◆ LESETEXT ◆
◇ ◇ ◇ ◇ ◇ ◇ ◇

# Stadtplan auf HP



## berlinkw (19. Februar 2008)

Hallo
Hoffe ich bin hier in der Rubrik richtig.
Folgendes soll auf unserer HP realisiert werden.
Es gibt verschiedene wechselnde Veranstaltungsorte. diese sollen in mysql eingetragen werden.
Auf der Hauptseite ist die Stadt mit ihren Bezirken zu sehen. Wenn man einen Bezirk gewählt hat kann man sich auf einer Karte die Orte anzeigen lassen.
Soweit die Theorie.
Nun meine frage
Würde das gerne über google-map machen 
aber
mein Problem sind die wechselnden Orte.
Dann hab ich gelesen das google nur 50.000 aufrufe im Monat erlaubt.
wie kann man das dynamisch realisieren?
Für ein oder zwei oder drei Orte währe das ja kein Problem würde dann eben direkt auf google-map gehen und mir den link für die Karten erstellen lasse.
Nur brauch ich das für einige 100 orte.
Hat jemand eine Idee?
es muss ja nicht google sein wenn jemand noch was andres kennt nur her damit.
bin für jede Anregung dankbar.
Mit freundlichen Grüßen berlinkw


----------



## Remme (24. Februar 2008)

Moin, also ich benutze auf einer Internetseite joomla mit so nem Immobilienmodule da kann wird dann automatisch nach der adresse in einem Fenster der Kartenauschnitt gezeigt. Wie bei immoscut oder so. Kannst es dir ja vielleicht nach deinen Wünschen anpassen.

lg


----------

◇ ◇ ◇ ◇ ◇ ◇ ◇

◆ DATENAUSZUG ◆
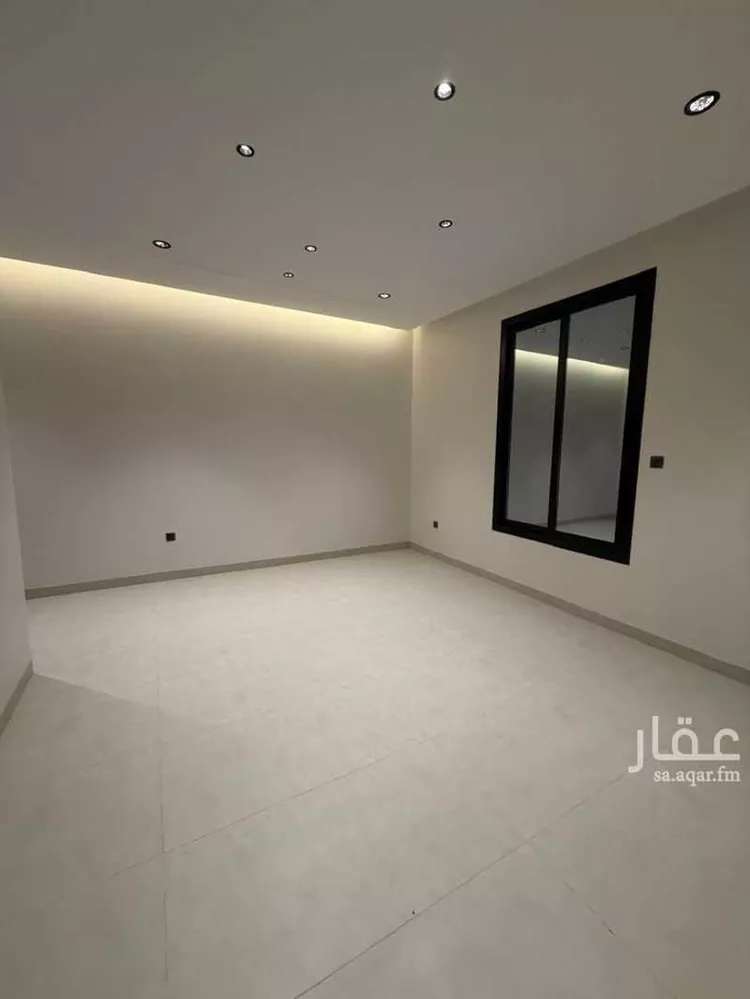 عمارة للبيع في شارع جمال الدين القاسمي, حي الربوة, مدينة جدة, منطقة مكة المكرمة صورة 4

◇ ◇ ◇ ◇ ◇ ◇ ◇

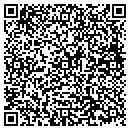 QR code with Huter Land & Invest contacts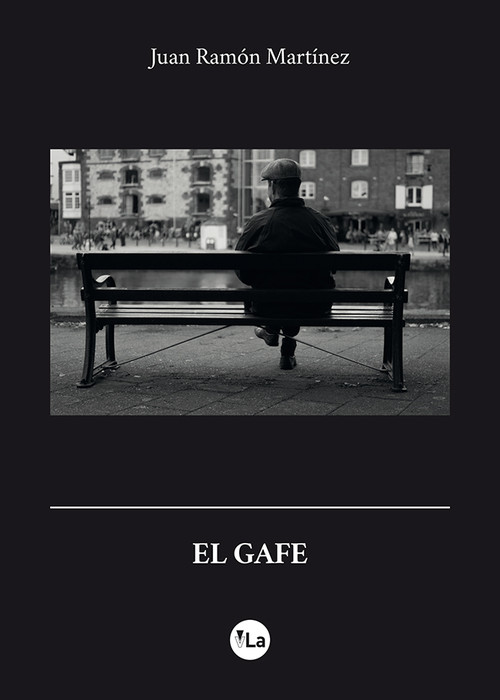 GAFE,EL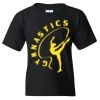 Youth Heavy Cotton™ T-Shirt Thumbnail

◇ ◇ ◇ ◇ ◇ ◇ ◇

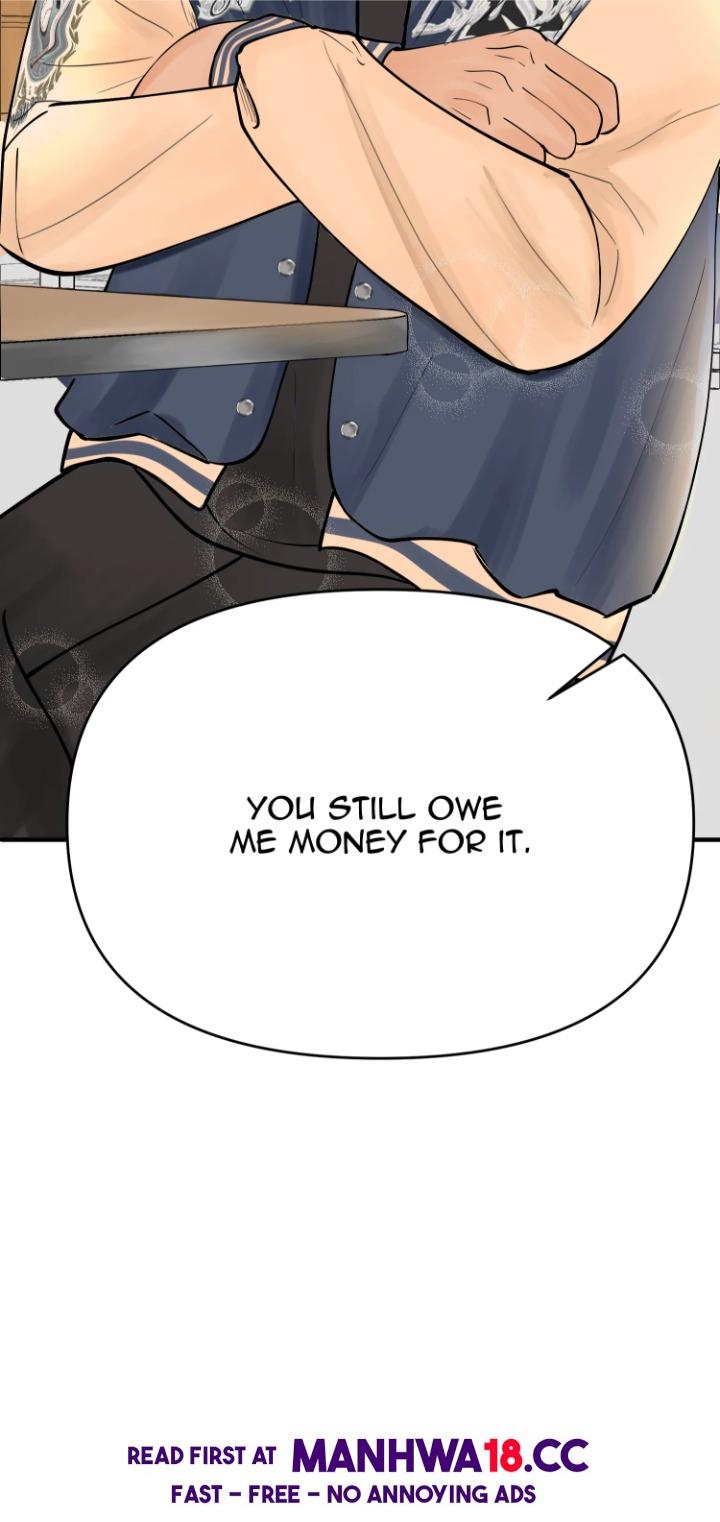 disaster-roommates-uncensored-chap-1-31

◇ ◇ ◇ ◇ ◇ ◇ ◇

◆ AUFGABE 1 ◆
Schreib den Absatz im Lesetext, der mit „Moin, also ich benutze“ anfängt, kürzer und behalte dabei die wichtigsten Angaben.
◆ AUFGABE 2 ◆
Beantworte mit Hilfe des Lesetexts diese Fragen:
(a) In welche Datenbank sollen die Veranstaltungsorte eingetragen werden?
(b) Wie viele Aufrufe im Monat erlaubt Google laut berlinkw?
(c) Für wie viele Orte braucht berlinkw die Lösung?

◆ ANTWORTFELD 1 ◆
Remme nutzt auf einer Website Joomla mit einem Immobilienmodul. Es zeigt zu einer Adresse automatisch einen Kartenausschnitt in einem Fenster, ähnlich wie bei immoscut. Man könnte es vielleicht an die eigenen Wünsche anpassen.

◆ ANTWORTFELD 2 ◆
(a) In MySQL.
(b) 50.000 Aufrufe.
(c) Für einige hundert Orte.